PostPosted: Sat Jun 10, 2006 12:24 pm    Post subject: Reply with quote

Basically, it is pretty much pointless to use the nursing book if their ability is very low. If you do, as Glenski said, all you can do is teach them vocabulary (and the vocabulary is the one thing they can easily look up for themselves anyway). It is far more important to teach them how to communicate with patients etc and that basically means just teaching general English. Specialised courses like nursing English, business English and the like are pretty much pointless IMHO if people can't form simple sentences anyway! I had to teach a couple of nurses once and it became clear pretty quickly that it was a waste of time using the nurses' English book. We just ditched it after a few weeks and concentrated on basic grammar and communication skills, introducing relevant role plays etc which at least corresponded to their level. If you use the nurses book, you'll probably be using gramar structures way beyond their ability by page two, and unless a patient comes in and says exactly what the text book says they will be lost!

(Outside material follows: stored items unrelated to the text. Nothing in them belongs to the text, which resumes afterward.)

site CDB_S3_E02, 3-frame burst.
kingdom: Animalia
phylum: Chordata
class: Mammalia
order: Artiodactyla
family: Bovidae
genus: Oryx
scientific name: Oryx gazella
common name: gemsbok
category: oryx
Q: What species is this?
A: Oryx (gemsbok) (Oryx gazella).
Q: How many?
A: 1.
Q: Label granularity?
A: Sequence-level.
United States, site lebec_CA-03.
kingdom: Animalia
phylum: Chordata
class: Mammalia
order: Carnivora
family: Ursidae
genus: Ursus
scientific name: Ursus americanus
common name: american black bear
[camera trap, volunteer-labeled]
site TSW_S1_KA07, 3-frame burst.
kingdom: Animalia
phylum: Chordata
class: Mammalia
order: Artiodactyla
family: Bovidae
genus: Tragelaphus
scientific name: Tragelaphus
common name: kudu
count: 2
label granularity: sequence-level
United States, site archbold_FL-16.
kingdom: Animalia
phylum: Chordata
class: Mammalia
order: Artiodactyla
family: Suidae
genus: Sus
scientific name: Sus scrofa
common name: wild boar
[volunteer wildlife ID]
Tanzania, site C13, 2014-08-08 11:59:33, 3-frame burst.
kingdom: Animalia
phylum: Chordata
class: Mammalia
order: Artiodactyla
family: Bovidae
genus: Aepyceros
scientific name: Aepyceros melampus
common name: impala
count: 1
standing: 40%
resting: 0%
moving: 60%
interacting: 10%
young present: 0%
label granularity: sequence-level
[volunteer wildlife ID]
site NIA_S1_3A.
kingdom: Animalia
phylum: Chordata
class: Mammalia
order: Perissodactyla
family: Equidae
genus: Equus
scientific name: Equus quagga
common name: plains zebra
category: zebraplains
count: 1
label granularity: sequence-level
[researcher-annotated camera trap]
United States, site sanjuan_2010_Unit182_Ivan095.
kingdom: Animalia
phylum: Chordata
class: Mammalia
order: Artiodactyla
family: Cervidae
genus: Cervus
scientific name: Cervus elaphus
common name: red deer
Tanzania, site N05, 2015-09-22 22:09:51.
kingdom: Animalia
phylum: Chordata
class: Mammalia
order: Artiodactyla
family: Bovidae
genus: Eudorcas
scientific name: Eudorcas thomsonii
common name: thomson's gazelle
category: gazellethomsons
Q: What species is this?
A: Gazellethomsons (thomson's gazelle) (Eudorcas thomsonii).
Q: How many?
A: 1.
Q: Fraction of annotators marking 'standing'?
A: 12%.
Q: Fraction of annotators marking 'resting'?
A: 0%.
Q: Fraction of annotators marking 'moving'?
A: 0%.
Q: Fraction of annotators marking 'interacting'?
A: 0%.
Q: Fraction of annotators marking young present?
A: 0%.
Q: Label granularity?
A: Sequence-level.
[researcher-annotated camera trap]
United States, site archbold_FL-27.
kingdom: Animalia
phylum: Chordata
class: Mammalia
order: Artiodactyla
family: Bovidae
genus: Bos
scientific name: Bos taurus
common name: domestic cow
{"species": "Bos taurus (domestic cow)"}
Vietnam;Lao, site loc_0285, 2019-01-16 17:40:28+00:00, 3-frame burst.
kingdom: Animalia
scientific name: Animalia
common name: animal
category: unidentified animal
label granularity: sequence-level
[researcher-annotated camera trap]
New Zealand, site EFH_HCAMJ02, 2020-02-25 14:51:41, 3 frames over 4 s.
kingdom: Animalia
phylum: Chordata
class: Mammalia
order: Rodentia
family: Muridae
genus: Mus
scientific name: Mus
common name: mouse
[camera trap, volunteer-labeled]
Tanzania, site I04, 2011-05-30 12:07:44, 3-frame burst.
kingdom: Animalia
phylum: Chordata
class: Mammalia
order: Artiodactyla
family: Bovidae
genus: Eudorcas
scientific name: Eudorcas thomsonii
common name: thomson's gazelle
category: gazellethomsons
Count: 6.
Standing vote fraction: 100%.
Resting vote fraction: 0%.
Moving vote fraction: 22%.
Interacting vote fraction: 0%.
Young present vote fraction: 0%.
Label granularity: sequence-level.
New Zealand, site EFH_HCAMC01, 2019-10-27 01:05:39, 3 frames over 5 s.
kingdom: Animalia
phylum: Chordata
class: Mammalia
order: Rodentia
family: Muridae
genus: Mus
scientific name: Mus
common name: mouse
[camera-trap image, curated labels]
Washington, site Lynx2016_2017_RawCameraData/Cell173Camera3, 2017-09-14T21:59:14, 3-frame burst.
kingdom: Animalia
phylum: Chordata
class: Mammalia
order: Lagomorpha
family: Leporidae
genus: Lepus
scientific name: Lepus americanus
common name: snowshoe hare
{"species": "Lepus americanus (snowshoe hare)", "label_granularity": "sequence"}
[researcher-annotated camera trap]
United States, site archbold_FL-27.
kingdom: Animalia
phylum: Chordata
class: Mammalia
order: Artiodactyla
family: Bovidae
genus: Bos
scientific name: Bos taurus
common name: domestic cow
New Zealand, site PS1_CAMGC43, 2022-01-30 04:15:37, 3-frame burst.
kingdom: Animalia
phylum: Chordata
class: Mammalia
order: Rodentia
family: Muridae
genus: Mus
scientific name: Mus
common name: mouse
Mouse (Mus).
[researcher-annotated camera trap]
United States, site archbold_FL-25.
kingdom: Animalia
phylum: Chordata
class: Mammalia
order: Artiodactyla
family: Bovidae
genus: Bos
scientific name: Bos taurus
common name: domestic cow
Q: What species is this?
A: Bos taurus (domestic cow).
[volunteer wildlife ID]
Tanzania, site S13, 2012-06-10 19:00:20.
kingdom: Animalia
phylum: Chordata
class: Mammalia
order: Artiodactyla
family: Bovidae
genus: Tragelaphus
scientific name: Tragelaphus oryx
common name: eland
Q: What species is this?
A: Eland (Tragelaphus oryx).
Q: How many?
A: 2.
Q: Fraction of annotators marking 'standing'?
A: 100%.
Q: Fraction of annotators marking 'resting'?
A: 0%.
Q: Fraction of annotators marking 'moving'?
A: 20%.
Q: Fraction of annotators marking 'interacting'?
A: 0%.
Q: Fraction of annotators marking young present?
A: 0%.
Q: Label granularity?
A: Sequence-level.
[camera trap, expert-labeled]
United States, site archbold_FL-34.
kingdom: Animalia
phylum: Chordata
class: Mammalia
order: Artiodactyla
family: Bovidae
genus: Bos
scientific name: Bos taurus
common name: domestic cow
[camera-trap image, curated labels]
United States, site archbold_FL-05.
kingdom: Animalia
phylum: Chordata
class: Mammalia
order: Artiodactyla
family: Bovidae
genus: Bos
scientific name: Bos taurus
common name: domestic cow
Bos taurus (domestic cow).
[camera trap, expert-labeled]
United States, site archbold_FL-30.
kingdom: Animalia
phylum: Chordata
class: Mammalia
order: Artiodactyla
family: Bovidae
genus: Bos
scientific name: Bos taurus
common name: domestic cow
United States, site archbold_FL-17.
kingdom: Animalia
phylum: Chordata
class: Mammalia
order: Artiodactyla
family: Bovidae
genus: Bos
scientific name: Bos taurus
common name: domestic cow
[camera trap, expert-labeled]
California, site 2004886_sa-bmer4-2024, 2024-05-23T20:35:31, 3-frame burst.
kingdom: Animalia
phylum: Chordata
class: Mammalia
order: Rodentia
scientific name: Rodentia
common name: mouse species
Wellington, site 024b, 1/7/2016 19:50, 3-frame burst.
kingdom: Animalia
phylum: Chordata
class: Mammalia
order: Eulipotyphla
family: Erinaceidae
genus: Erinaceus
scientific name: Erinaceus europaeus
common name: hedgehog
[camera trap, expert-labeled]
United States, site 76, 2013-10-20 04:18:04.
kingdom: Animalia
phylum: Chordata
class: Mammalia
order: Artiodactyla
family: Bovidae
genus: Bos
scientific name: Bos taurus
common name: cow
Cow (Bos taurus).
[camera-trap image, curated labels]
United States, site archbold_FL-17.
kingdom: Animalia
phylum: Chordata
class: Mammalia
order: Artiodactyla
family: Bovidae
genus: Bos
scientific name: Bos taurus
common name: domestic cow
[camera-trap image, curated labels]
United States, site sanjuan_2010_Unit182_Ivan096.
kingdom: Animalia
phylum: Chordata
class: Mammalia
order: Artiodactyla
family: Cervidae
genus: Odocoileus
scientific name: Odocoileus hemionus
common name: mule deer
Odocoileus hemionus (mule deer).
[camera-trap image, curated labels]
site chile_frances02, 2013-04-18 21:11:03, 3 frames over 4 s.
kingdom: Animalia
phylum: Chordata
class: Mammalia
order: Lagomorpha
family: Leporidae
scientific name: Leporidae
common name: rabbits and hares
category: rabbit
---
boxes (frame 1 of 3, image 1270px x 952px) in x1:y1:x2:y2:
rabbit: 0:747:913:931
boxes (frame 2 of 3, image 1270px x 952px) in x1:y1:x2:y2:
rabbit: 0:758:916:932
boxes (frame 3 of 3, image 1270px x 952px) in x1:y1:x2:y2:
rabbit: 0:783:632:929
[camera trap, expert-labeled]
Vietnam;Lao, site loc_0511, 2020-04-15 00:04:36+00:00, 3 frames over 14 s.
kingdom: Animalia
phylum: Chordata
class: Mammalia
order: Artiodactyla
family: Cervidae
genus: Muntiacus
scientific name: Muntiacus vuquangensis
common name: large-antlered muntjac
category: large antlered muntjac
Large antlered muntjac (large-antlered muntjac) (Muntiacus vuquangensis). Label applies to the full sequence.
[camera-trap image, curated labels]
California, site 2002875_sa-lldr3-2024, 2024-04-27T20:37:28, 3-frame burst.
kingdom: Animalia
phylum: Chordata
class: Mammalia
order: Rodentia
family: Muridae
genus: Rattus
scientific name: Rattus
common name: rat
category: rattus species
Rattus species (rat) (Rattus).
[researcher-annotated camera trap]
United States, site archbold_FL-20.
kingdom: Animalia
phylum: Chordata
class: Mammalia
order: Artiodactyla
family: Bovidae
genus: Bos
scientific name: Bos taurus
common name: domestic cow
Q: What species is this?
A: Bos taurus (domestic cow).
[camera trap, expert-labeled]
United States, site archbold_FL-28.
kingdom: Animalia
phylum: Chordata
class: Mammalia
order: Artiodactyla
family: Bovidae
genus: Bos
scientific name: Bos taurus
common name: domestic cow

You can certainly encourage them to learn the specialized medical vocabulary, but the focus of your lessons should probably be pretty general communication skills, and. wherever possible showing how they can be applied in a hospital situation.
Unfortunately, my experience is that just because they have had six years of English at school, it does not necessarily mean that they know the basics. The basics seem to have passed a lot of them by!